_Challenge:_
Render the rows between the lines holding "Looking at the" and "A: tree branch, located at (257,189,380,227)", inclusive, as a two-column CSV with the header text,reply. Give one CSV line per row, with the row's text and its answer each in a single quoted field and any line breaks turned into spaces.

[START]

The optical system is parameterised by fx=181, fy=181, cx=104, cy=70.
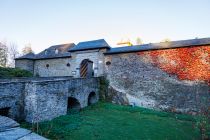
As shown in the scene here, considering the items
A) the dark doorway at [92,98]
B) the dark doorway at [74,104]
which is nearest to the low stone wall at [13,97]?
the dark doorway at [74,104]

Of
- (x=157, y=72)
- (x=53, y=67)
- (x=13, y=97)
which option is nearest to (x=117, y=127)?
(x=13, y=97)

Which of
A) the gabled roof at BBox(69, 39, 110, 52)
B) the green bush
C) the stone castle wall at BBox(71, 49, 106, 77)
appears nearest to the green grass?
the stone castle wall at BBox(71, 49, 106, 77)

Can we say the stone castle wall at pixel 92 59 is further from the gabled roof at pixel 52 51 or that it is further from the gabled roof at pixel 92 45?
the gabled roof at pixel 52 51

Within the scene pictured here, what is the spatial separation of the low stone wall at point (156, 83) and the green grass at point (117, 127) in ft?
4.85

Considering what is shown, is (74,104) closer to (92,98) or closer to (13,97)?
(92,98)

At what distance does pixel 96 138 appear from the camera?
7949mm

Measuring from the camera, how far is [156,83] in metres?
14.6

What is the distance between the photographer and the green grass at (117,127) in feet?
27.2

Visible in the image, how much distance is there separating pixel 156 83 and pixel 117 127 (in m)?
6.48

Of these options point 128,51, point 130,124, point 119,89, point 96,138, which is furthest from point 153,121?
point 128,51

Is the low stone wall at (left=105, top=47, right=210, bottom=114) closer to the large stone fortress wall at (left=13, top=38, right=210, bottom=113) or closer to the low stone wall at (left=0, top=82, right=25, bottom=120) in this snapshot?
the large stone fortress wall at (left=13, top=38, right=210, bottom=113)

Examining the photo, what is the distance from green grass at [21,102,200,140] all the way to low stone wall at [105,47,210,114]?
1.48 metres

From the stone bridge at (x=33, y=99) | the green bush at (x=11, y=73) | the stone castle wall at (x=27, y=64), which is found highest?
the stone castle wall at (x=27, y=64)

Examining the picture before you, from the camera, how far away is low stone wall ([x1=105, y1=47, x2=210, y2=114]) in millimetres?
13141
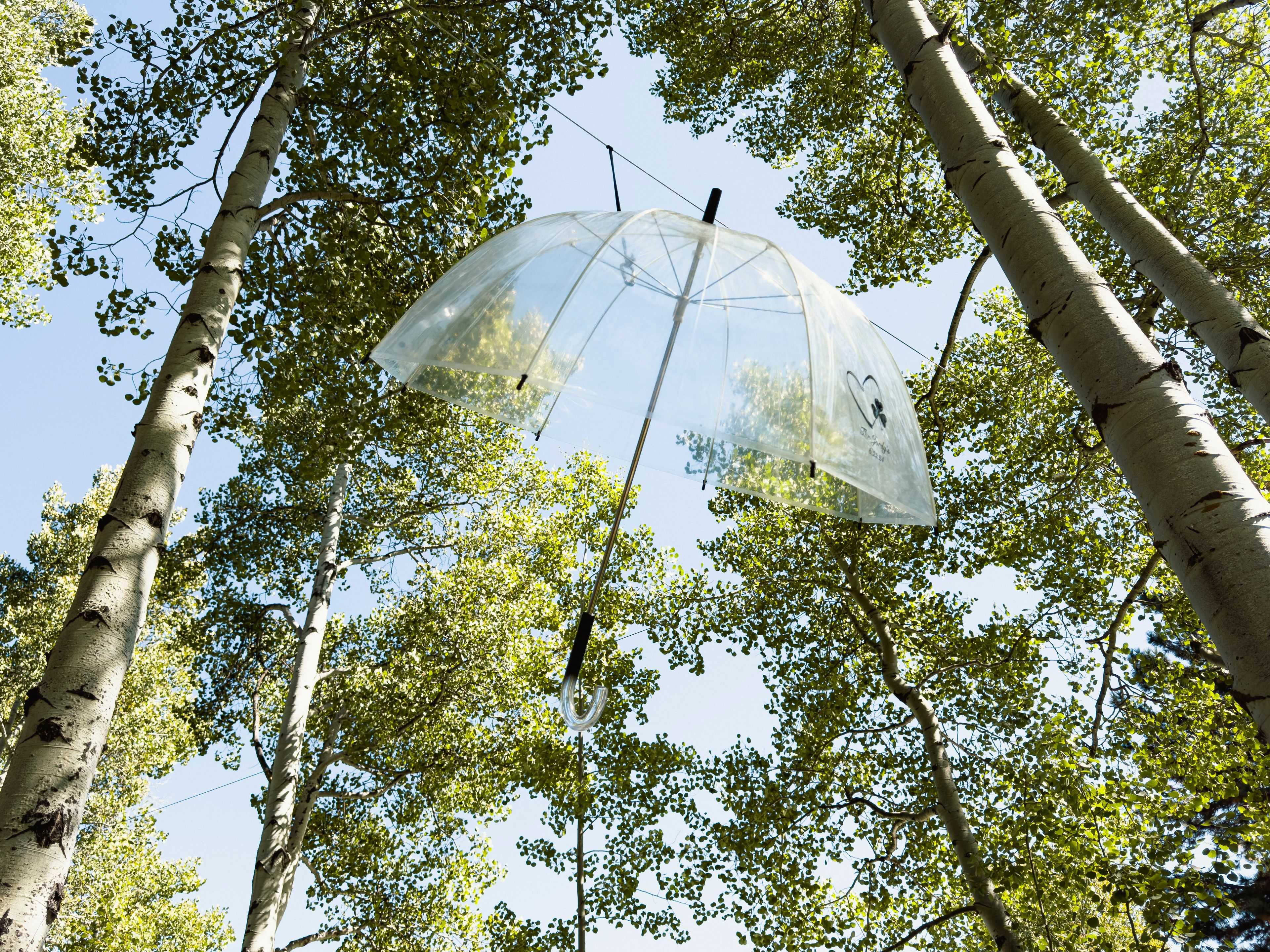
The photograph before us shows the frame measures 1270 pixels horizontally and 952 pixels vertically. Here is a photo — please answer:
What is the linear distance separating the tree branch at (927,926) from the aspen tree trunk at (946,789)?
12 centimetres

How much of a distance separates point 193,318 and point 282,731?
5.55 m

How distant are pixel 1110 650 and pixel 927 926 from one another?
2865 mm

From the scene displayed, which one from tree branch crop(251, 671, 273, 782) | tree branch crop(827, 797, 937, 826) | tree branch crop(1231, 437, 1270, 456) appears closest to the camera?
tree branch crop(1231, 437, 1270, 456)

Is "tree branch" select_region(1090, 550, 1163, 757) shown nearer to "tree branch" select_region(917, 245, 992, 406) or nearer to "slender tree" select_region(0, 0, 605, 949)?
"tree branch" select_region(917, 245, 992, 406)

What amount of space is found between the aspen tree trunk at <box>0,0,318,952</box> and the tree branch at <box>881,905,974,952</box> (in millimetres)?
6220

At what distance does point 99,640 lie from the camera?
9.07 feet

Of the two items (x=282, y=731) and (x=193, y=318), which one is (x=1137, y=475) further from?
(x=282, y=731)

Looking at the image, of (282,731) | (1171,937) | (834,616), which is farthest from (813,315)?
(282,731)

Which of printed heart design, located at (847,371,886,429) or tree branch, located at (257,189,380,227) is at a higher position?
A: tree branch, located at (257,189,380,227)

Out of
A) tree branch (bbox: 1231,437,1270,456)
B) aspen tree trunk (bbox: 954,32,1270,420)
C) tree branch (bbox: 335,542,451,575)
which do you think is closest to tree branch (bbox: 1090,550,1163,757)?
tree branch (bbox: 1231,437,1270,456)

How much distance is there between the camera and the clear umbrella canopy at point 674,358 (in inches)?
134

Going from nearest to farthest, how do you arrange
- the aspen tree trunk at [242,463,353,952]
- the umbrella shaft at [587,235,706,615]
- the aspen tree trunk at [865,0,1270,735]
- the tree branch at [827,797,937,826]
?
the aspen tree trunk at [865,0,1270,735] → the umbrella shaft at [587,235,706,615] → the aspen tree trunk at [242,463,353,952] → the tree branch at [827,797,937,826]

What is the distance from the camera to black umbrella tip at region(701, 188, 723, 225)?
11.7 feet

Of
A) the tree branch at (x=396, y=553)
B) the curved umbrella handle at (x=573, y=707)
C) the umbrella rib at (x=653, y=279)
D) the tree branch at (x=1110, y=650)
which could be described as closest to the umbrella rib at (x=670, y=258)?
the umbrella rib at (x=653, y=279)
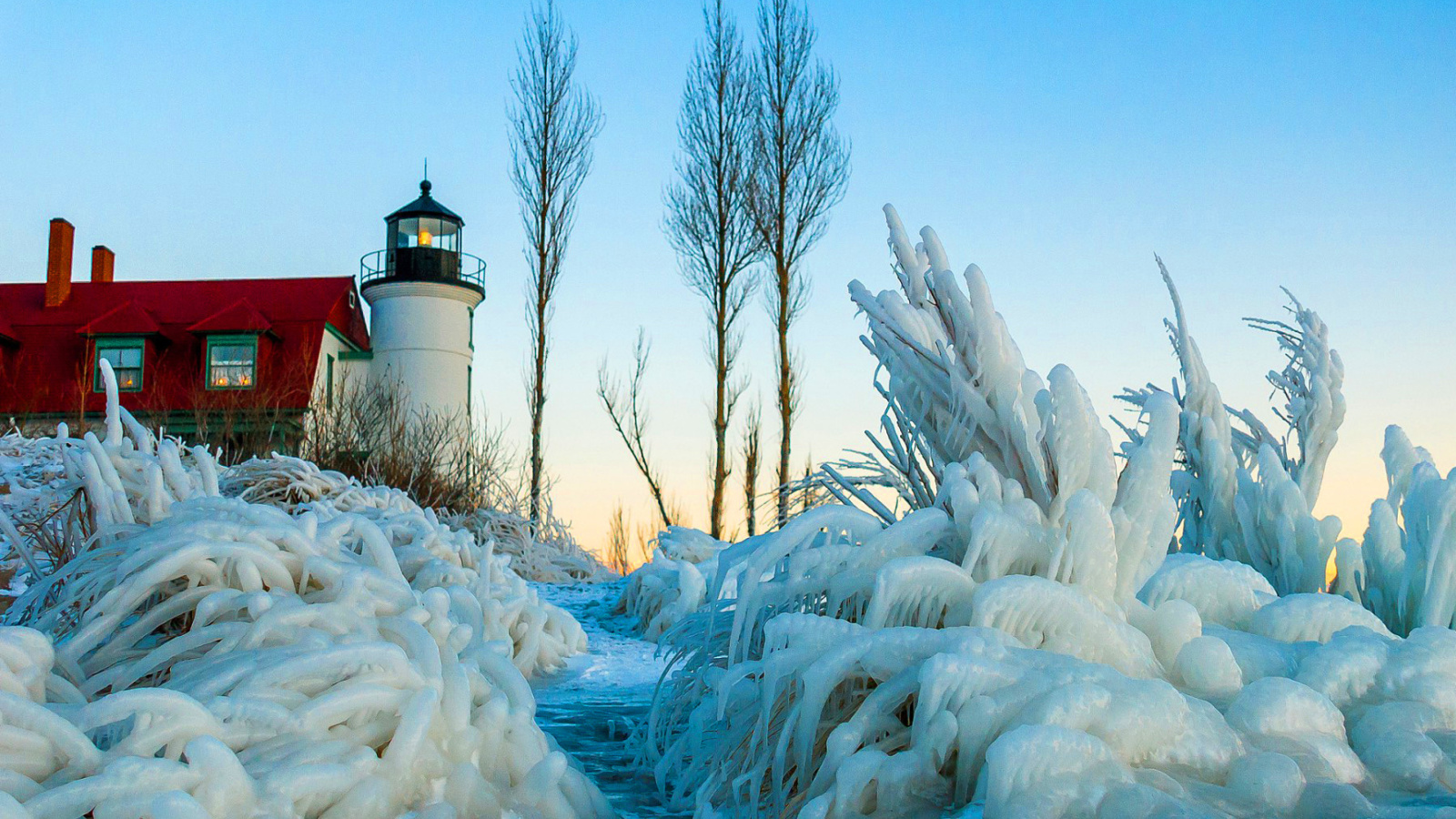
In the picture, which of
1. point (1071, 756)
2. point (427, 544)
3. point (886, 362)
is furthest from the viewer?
point (427, 544)

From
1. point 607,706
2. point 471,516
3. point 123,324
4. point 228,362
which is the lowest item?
point 607,706

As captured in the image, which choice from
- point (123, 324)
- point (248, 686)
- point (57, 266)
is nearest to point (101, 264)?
point (57, 266)

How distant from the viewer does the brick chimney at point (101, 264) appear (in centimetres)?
2206

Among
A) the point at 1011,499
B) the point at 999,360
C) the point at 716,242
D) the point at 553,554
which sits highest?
the point at 716,242

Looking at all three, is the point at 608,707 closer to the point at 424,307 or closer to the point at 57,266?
the point at 424,307

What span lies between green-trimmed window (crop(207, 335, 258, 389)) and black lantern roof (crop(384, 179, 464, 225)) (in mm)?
3652

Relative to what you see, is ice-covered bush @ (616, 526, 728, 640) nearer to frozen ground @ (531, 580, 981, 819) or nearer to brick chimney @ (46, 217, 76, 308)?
frozen ground @ (531, 580, 981, 819)

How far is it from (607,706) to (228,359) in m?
17.9

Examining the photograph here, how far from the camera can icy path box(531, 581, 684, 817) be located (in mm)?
2658

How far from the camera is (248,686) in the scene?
194 centimetres

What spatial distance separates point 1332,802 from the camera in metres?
1.71

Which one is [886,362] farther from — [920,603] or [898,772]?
[898,772]

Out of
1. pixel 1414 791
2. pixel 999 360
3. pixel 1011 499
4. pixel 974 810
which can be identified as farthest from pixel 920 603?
pixel 1414 791

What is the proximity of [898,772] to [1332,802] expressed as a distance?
735 mm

[END]

_Reply:_
text,reply
"Looking at the image, of (282,731) | (1171,937) | (834,616), which is farthest from (813,315)?","(282,731)"
"Which of printed heart design, located at (847,371,886,429) or tree branch, located at (257,189,380,227) is at a higher position?","A: tree branch, located at (257,189,380,227)"